Some major limitations of the HCA (and the AGS and GIA cut grading systems, as well) have to do with the parameters used to perform the database lookups.
  • Only a few metrics are used; they are the ones that common non-contact diamond scanners output circa the year 2000. There are a few reasons for this. First, Garry was limited by the data that the scanner in his store gave him. Second, as a tool published circa the year 2000, the HCA was limited to the data that customers had available (which was usually from the same kinds of machines). Third, the parameters chosen severely constrain the range of possible shapes for the remaining facets. Fourth, cutters are working within a limited range of Star:UG ratios and lower girdle facet lengths.
  • Unfortunately, many of the metrics provided by the scanning machines have limited accuracy, and/or are rounded off. For example, I guess that some of the measurements on your example stones are off by 0.3 - 0.5 percentage points or degrees. Similar errors were present in the data Garry used to calibrate the HCA, and were de facto acknowledged by the scanners. (Early 2000s scanners consistently reported culet widths of 0.5 - 1.0 percentage points on stones that did not have culets.)
  • The HCA buckets diamonds based on rounded off metrics. (The AGS and GIA cut grading systems do the same thing, perhaps with different rounding thresholds.)
  • The HCA does not take into account asymmetries. (This is part of why many PriceScope commenters like to look at ASET, IdealScope, or hearts-and-arrows photographs or renderings; these tools reveal optical effects from asymmetries.)
  • Different lower girdle facet lengths have a noticeable effect on scintillation. Unfortunately, the HCA does not take lower girdle facet length into account. And even if the HCA did, GIA reports provide overly rounded lower girdle facet length data.
  • The HCA only takes into account girdle thickness via the spread penalty.
  • The HCA does not take into account "indexing" of the upper girdle facets. Most diamonds do not have indexed upper girdle facets. Some high-end brands were "painting" the upper girdle facets at the time the HCA was developed, but Garry was not aware of this initially. Other cutters were "cheating" the upper girdle facets; those cutters tended to cut stones that did not do well on the HCA for other reasons. ("Painting" and "cheating" are terms for the direction of the "indexing". Stones with "painted" upper girdle facets are more likely to have edge-to-edge brilliance, at the expense of less fire from the edges of the stone. Stones with "cheated" upper girdle facets hide extra weight in the crown and girdle, at the expense of both fire and brilliance.)
  • The HCA does not take into account the star facet length.
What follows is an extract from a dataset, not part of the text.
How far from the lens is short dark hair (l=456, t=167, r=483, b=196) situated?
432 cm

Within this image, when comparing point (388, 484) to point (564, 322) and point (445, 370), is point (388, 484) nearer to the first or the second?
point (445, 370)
Notice that the HCA was showing trade-offs between crown angles, pavillion angles, and table ratios years before the AGS and GIA cut grading systems were revised to include the trade-offs between crown angles and pavillion angles. For that matter, the HCA was showing these trade-offs before anyone noticed that Tolkowsky's logic provided a way to quantify this trade-off. And notice that the trade-off observed by the HCA is very similar to what was later found by other researchers. (Or in Bruce Harding's case, earlier.)
Thank you for that comprehensive response. Extremely helpful!